Barack Obama believed that Iraq was in a civil war, which I’m sure helped provide him the rationale for his cut-and-run Iraq De-Escalation Act of 2007:

“We’re not going to baby sit a civil war,” Sen. Barack Obama, D-Ill., told NBC’s “Today” Show Thursday. He said the Democratic-controlled Congress would not undercut troops already in Iraq but would explore ways to restrict the president from expanding the mission.

Irish dacha owner Chris Dodd:

Again, this is a civil war going on in Iraq. This is not the United States versus Al Qaida. It’s Shia versus Sunnis tearing each other apart. It’s gone on for centuries, but particularly here right now. The United States is being asked to, in a sense, referee a civil war.

Uber-partisan Harry Reid:

The Nevada Democrat said he has been “somewhat gingerly approaching this…. No longer. There is a civil war going on in Iraq. In the last two months, more than 6,000 Iraqis have been killed.

Nancy Pelosi:

The American people reject the President’s call for an ‘enduring relationship’ with Iraq that is based on leaving our troops in the middle of a deadly civil war for at least 10 years.

So the question I have is, how many people have to die before we say that Pakistan is in a civil war? The Taliban don’t appear satisified with the control of some districts in the frontier provinces. Rather, they look more Islamist supremacists. A recap:

  • This Frontline video shows in detail the violence and intimidation the Taliban use to impose their fundamentalist views on the populace.
  • After an 18-month long battle, the Pakistani government gave up the Swat Valley to the Taliban. Now the Switzerland of the Far East is moving in the direction of a religious gulag, and it is proving to be a base for continued expansion.

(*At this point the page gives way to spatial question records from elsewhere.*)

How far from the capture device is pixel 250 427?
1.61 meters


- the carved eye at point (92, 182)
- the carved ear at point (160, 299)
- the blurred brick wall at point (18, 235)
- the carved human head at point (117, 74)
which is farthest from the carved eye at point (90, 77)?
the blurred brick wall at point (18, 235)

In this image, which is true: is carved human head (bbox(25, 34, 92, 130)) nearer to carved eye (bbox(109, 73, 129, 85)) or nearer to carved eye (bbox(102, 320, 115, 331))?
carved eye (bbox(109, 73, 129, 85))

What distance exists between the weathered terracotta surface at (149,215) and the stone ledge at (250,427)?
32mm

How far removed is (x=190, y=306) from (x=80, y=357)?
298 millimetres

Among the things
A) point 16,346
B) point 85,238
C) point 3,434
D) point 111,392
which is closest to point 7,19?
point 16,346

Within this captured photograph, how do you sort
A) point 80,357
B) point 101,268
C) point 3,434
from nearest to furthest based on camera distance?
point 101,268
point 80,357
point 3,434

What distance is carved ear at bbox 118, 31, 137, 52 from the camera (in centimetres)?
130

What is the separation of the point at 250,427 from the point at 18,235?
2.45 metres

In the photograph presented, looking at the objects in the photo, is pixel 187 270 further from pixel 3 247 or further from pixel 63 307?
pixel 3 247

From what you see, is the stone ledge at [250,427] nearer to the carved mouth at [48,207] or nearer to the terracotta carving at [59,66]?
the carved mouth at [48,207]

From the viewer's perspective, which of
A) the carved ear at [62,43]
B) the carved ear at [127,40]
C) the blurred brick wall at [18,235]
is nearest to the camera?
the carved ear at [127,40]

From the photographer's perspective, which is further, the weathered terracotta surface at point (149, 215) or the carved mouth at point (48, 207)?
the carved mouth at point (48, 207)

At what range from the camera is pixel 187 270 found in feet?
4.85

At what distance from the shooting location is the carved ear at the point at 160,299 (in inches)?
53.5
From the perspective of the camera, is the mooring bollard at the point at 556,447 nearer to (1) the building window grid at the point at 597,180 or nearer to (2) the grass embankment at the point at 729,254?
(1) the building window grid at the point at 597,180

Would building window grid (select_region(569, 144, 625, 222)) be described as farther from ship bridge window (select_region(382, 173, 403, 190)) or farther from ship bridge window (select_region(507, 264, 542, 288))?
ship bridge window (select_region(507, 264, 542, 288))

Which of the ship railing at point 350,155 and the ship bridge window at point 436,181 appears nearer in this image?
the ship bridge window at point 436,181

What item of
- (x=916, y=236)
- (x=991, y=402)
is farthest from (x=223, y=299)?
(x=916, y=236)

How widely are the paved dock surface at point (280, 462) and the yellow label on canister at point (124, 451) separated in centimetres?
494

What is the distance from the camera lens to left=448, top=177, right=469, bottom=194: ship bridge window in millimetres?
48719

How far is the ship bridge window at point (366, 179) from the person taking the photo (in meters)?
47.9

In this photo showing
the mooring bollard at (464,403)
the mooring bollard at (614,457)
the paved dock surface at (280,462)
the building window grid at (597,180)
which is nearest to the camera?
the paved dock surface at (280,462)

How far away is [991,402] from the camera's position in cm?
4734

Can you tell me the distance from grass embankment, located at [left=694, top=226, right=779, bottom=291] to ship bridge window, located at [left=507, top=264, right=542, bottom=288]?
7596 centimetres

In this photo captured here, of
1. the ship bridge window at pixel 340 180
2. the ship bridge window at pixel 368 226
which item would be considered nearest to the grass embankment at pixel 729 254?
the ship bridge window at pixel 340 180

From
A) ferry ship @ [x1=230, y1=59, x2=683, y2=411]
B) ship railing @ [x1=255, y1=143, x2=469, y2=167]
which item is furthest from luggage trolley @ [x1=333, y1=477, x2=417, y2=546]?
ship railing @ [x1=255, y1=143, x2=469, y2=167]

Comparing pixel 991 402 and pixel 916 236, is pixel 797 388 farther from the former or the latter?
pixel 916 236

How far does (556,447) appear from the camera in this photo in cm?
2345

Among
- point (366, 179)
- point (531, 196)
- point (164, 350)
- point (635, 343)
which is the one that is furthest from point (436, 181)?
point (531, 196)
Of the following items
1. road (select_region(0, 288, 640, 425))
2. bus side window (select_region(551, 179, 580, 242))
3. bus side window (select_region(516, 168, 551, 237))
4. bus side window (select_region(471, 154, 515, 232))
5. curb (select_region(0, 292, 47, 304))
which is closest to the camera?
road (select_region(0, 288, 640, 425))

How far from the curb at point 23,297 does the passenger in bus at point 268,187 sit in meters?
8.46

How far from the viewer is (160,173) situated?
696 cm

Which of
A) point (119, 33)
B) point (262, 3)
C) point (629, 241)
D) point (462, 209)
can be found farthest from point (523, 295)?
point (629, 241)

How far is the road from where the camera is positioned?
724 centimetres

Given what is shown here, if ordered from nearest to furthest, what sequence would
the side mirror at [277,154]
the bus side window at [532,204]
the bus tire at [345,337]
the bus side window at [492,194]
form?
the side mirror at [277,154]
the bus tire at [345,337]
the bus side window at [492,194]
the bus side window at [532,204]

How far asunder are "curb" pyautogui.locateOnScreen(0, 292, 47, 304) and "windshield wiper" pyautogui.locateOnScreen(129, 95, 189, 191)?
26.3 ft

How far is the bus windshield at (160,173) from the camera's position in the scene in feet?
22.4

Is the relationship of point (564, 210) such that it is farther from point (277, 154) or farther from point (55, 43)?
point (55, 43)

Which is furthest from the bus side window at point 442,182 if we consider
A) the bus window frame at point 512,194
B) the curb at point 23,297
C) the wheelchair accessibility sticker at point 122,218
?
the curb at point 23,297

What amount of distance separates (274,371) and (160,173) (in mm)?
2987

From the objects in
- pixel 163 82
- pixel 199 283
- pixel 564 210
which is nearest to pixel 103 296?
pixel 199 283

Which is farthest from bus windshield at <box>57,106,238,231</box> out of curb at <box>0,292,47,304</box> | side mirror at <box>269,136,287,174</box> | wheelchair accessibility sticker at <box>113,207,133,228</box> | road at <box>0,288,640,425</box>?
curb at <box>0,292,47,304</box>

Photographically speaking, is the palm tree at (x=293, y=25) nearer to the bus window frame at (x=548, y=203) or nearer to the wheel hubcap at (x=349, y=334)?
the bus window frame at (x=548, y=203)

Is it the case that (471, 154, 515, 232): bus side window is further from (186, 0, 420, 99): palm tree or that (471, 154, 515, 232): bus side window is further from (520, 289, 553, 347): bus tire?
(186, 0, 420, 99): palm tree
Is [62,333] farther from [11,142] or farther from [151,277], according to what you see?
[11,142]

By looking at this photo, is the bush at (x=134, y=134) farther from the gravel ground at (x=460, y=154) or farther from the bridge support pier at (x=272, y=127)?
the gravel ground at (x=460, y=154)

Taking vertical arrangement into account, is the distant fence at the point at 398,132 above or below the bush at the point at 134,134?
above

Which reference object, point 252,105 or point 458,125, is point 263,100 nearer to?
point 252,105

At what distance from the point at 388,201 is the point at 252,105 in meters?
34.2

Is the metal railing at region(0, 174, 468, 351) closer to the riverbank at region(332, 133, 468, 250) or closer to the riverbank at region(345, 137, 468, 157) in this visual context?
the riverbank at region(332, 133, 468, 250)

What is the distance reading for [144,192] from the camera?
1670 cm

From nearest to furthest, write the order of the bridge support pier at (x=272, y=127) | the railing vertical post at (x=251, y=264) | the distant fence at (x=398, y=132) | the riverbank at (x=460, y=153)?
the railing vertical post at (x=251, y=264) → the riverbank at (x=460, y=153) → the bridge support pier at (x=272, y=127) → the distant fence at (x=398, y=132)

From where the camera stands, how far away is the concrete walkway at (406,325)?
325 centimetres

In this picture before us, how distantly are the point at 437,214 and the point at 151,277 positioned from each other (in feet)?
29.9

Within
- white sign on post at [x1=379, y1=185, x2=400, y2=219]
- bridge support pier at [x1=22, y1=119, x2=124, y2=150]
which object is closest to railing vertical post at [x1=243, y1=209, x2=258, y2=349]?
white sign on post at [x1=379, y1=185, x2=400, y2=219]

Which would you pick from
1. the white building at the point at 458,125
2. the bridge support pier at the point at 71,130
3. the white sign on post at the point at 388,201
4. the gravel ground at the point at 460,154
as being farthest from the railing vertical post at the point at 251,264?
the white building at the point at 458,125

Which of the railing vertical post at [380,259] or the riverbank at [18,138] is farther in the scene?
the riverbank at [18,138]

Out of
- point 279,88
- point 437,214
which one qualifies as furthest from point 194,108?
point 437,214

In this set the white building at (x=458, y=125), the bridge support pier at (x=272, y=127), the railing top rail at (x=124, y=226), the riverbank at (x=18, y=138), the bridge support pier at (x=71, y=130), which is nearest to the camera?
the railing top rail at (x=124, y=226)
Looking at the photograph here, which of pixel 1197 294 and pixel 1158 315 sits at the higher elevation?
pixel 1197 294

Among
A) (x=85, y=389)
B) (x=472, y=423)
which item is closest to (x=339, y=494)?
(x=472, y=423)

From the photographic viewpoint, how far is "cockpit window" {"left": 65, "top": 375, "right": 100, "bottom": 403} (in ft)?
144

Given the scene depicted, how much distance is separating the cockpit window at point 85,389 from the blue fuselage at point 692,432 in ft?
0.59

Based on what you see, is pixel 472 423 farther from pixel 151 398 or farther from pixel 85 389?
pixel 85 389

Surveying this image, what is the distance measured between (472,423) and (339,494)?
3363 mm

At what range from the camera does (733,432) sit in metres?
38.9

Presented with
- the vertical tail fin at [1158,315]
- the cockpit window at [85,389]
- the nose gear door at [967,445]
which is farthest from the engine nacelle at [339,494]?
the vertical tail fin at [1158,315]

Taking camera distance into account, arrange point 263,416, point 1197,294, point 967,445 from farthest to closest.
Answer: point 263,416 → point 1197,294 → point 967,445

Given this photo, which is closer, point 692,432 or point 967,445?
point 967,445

    Since the new peace deal was made, the militants are beginning to push into neighboring areas. Last week they overpowered a village militia in the adjacent Buner district. The attack was a violation of the peace accord. But the Taliban faction that controls Swat says it has no intention of withdrawing.

  • The Taliban is working its way into Punjab, the country’s most populous province.
  • The Taliban are moving on Mardan, a district in the Northwest Frontier Province.

    Attacks such as these preceded the Taliban takeover of Tank, Bannu, Hangu, Lakki Marwat, Swat, Shangla, Arakzai, and Bajaur. Mardan was also one of the districts chosen by the Swat Taliban to parade through after its near-effortless takeover of Buner, a district just 60 miles from the capital of Islamabad

    […]

    The Taliban are nearing their takeover of the Northwest Frontier Province. The Pakistani government recently ceded the northern third of the province to the Taliban after agreeing to implement sharia in a large region known as the Malakand Division. The seven western tribal agencies and most of the bordering districts are under Taliban control or under strong Taliban influence.

  • The Pakistani military abandoned South Waziristan to the Taliban last August. More from Bill Roggio:

    The security situation in northwestern Pakistan and in neighboring Afghanistan has rapidly deteriorated since the government initiated its latest round of peace accords with the Taliban and allied extremists in the tribal areas and settled districts in the Northwest Frontier Province. Peace agreements have been signed with the Taliban in North Waziristan, Swat, Dir, Bajaur, Malakand, Mohmand, Khyber, Orakzai, and Hangu.

    Negotiations are underway in South Waziristan, Kohat, and Mardan. The Taliban have violated the terms of these agreements in every region where accords have been signed.

    The Taliban, al Qaeda, and allied terrorist groups have established more than 100 terror camps in the tribal areas and the Northwest Frontier Province, US intelligence officials have told The Long War Journal.

This would be less of a problem if the people actually wanted Islamist subjugation. But this isn’t the case. This post from Hilzoy dates back to November 2007, but back then only 5% of the people voted for the Islamist political party. The rest of the parties are broadly secular.